• July 16, 2009

We have all seen the promotions — a free box of steak if you get your windshield replaced at a particular vendor.

Here’s the legal backdrop giving rise to the box of steaks: Minnesota law requires auto insurance. Minnesota law requires that auto insurers cover windshield replacement. Minnesota law provides that insureds are allowed to pick any auto glass vendor and the insurer must pay a competitive price for auto glass. Minnesota law forbids auto-glass vendors “from enticing policy holders with items of monetary value if their services are actually paid for by an insurer.”

So…it is okay to offer a box of steaks to customers, so long as the steaks are of no value or the customer is violating Minnesota law and driving without auto insurance?

On a related note, today the Minnesota Supreme Court released an opinion “limited to the question of whether anti-assignment clauses in automobile insurance policies can be read to bar post-loss assignments of proceeds for auto glass repair claims or the right of auto glass vendors to arbitrate disputes with insurers over those proceeds.”

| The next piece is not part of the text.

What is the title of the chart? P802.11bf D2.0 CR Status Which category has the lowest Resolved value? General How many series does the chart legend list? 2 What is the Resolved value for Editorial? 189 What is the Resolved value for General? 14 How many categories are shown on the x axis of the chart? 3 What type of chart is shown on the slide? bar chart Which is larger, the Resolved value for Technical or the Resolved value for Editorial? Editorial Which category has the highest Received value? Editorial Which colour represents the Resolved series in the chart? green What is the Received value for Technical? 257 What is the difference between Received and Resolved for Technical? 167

The Court concluded, “No,” or, more specifically, concluded that, “[T]he legislature intended for auto glass vendors to be able to arbitrate their shortpay claims against insurers.” That is, “because the statutory scheme removes the policyholder from the payment process for auto glass claims and requires disputes to be arbitrated, we hold that the anti-assignment clauses in the auto insurance policies do not preclude a policyholder’s assignment of post-loss proceeds to an auto glass vendor.”